++++ 抜粋
次の節では、[結合(Join)]コマンドの使用例を説明します。
行番号に基づいてテーブルを結合すると、2つのテーブルは横に並べて結合されます。新しいテーブルには、特定の列だけを含むように指定しない限り、両方のテーブルからのすべての列が含まれます。
行数の異なるテーブルを結合するには
行数が異なる2つのテーブルを結合すると、新しいテーブルには、両方のテーブル内の行の値がすべて含まれます。
1. [ヘルプ]>[サンプルデータライブラリ]を選択し、「Species1.jmp」と「Species2.jmp」を開きます。
「Species1.jmp」テーブルには2つ、「Species2.jmp」テーブルには4つの行があります。
2. 「Species1.jmp」テーブルから、[テーブル]>[結合(Join)]を選びます。
3. 「'Species1'と結合するテーブル」で「Species2」を選択します。
4. 「対応の指定」で、[行番号で対応]を選択します。
5. [OK]をクリックします。
図6.23 行番号によるテーブルの結合
2行のテーブルと4行のテーブルを結合すると、新しいテーブルは4行になります。
同じ名前の列があるテーブルを結合するには
2つのテーブルに同じ名前の列がある場合、新しいテーブルでは、これらの列の名前は「テーブル名の列名」となります。たとえば、図6.24に示す「Trial1.jmp」と「Trial2.jmp」の各データテーブルから8つの行を1つのテーブルに結合するとします。新しいテーブルに、両方のテーブルからのすべての列が含まれるように結合します。
1. [ヘルプ]>[サンプルデータライブラリ]を選択し、「Trial1.jmp」と「Trial2.jmp」を開きます。
2. 「Trial1.jmp」テーブルから、[テーブル]>[結合(Join)]を選びます。
3. 「'Trial1'と結合するテーブル」で「Trial2」を選択します。
4. 「対応の指定」で、[行番号で対応]を選択します。
5. [OK]をクリックします。
図6.24 元のテーブルと結合後のテーブル
元の2つのテーブルで、列名が同じ場合があります。その場合、出力テーブルの列名には元のテーブルの名前が付加されます。たとえば、新しいテーブルの列名は「テーブル名の<変数名>」というように表示されます。
指定した列だけを結合するには
元のテーブルの列をすべて結合後のテーブルに含める必要がない場合もあります。
1. [ヘルプ]>[サンプルデータライブラリ]を選択し、「Trial1.jmp」と「Trial2.jmp」を開きます。
2. 「Trial1.jmp」テーブルから、[テーブル]>[結合(Join)]を選びます。
3. 「'Trial1'と結合するテーブル」で「Trial2」を選択します。
++++++++
++++ 確認用データ
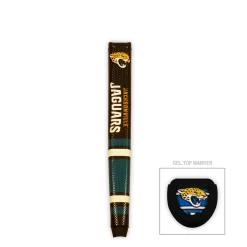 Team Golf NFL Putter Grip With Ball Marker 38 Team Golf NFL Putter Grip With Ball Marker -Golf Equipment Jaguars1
++++++++
++++ 確認用データ
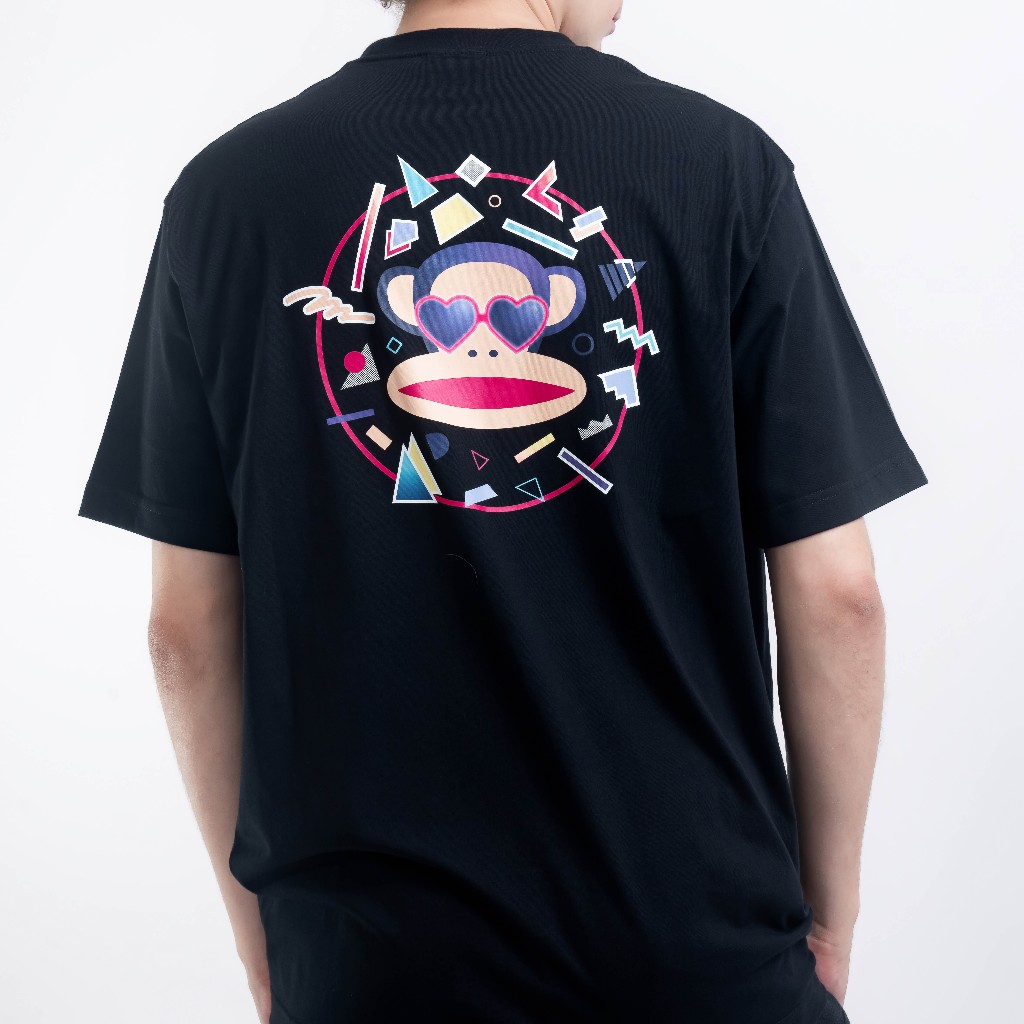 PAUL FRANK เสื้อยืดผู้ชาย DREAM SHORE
++++++++
++++ 確認用データ
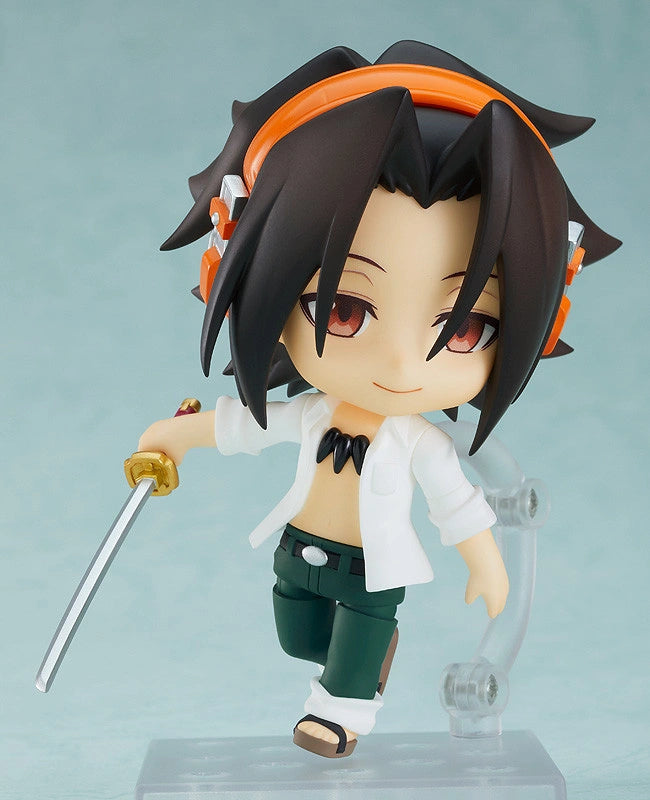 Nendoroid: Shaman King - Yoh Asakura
++++++++
作業課題 A: 抜粋のうち、「3. 「'Species1'」を含む語句から書き始め、「が含まれるように結合します。」まで書いたところで止めて、その部分をそのまま出力せよ。
作業課題 B:
抜粋の内容をもとに、次の問いに答えよ。
(i) 「Species2.jmp」テーブルには何行あるか。
(ii) 「対応の指定」で選択する項目は何か。
(iii) 2つのテーブルに同じ名前の列がある場合、新しいテーブルではその列の名前はどうなるか。

解答欄 A:
3. 「'Species1'と結合するテーブル」で「Species2」を選択します。
4. 「対応の指定」で、[行番号で対応]を選択します。
5. [OK]をクリックします。
図6.23 行番号によるテーブルの結合
2行のテーブルと4行のテーブルを結合すると、新しいテーブルは4行になります。
同じ名前の列があるテーブルを結合するには
2つのテーブルに同じ名前の列がある場合、新しいテーブルでは、これらの列の名前は「テーブル名の列名」となります。たとえば、図6.24に示す「Trial1.jmp」と「Trial2.jmp」の各データテーブルから8つの行を1つのテーブルに結合するとします。新しいテーブルに、両方のテーブルからのすべての列が含まれるように結合します。

解答欄 B:
(i) 4行
(ii) [行番号で対応]
(iii) 「テーブル名の列名」となる。